Abeed H. Chowdhury , PhD, MRCS ∗ , Kathryn Murray , PhD † , Caroline L. Hoad , PhD † , Carolyn Costigan , MSc † , Luca Marciani , PhD ∗ , Ian A. Macdonald , PhD ‡ , Timothy E. Bowling , MD, FRCP § , Dileep N. Lobo , DM, FRCS, FACS, FRCPE ∗
08 February 2016
We aimed to demonstrate the effect of continuous or bolus nasogastric feeding on gastric emptying, small bowel water content, and splanchnic blood flow measured by magnetic resonance imaging (MRI) in the context of changes in plasma gastrointestinal hormone secretion.
Nasogastric/nasoenteral tube feeding is often complicated by diarrhea but the contribution of feeding strategy to the etiology is unclear.
Twelve healthy adult male participants who underwent nasogastric intubation before a baseline MRI scan, received 400 mL of Resource Energy (Nestle) as a bolus over 5 minutes or continuously over 4 hours via pump in this randomized crossover study. Changes in gastric volume, small bowel water content, and superior mesenteric artery blood flow and velocity were measured over 4 hours using MRI and blood glucose and plasma concentrations of insulin, peptide YY, and ghrelin were assayed every 30 minutes.

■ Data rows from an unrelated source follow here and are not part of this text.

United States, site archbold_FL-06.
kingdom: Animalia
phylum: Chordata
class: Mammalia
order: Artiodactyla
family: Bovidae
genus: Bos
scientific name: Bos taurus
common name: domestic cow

Bolus nasogastric feeding led to significant elevations in gastric volume ( P < 0.0001), superior mesenteric artery blood flow ( P < 0.0001), and velocity ( P = 0.0011) compared with continuous feeding. Both types of feeding reduced small bowel water content, although there was an increase in small bowel water content with bolus feeding after 90 minutes ( P < 0.0068). Similarly, both types of feeding led to a fall in plasma ghrelin concentration although this fall was greater with bolus feeding ( P < 0.0001). Bolus feeding also led to an increase in concentrations of insulin ( P = 0.0024) and peptide YY ( P < 0.0001), not seen with continuous feeding.